We need a national debate on cubicle dairy farming, and dairy farming in general – is it the backbone of this country, or the boil on our behind? And what's it worth to us?
After a bit of noncommittal burbling, Prime Minister John Key has finally found something he feels strongly about: cubicle dairy farming in the McKenzie Basin. That doesn’t, however, mean the government will do anything about this; I’m afraid it might take a cattle-strength prod to get them moving.
Three companies have applied for resource consents to establish sixteen new farms around Omarama, housing, in total, nearly 18,000 dairy cows. The cows would be kept indoors from March to October, and overnight in the summer months. Permission is sought for effluent discharge, at a whopping cumulative total of 1,743,000 litres per day, and effluent holding ponds with 414 million litres of storage capacity.
In short: this is a large scale industrial venture, in pristine tussock country. The buildings, their supporting infrastructure, associated water use, and contaminant discharge, cannot help but change the nature of the country.
You might yet ask why anyone should expect or want the government to intervene. This is no different in principle from any other private or commercial use of land: you buy it, and use as you choose. In fact, the approach could have some environmental advantages, such as methane and nitrous oxide containment, and management of run-off. If there are issues with the scale or nature of the proposal in that particular location, or questions about the sustainability of a venture heavily dependent on water, electricity, and fossil fuel, Environment Canterbury’s consent process can address them. That’s why we have the Resource Management Act: to mediate when private or commercial claims collide with the public and environmental interest.

Exercise: Copy verbatim the part of the cubicle dairy farming piece that opens with the words containing "Three companies have" and closes with "of the country.".

Raw data:
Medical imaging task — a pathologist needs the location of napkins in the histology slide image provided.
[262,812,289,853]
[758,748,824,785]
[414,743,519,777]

Expected answer:
Three companies have applied for resource consents to establish sixteen new farms around Omarama, housing, in total, nearly 18,000 dairy cows. The cows would be kept indoors from March to October, and overnight in the summer months. Permission is sought for effluent discharge, at a whopping cumulative total of 1,743,000 litres per day, and effluent holding ponds with 414 million litres of storage capacity.
In short: this is a large scale industrial venture, in pristine tussock country. The buildings, their supporting infrastructure, associated water use, and contaminant discharge, cannot help but change the nature of the country.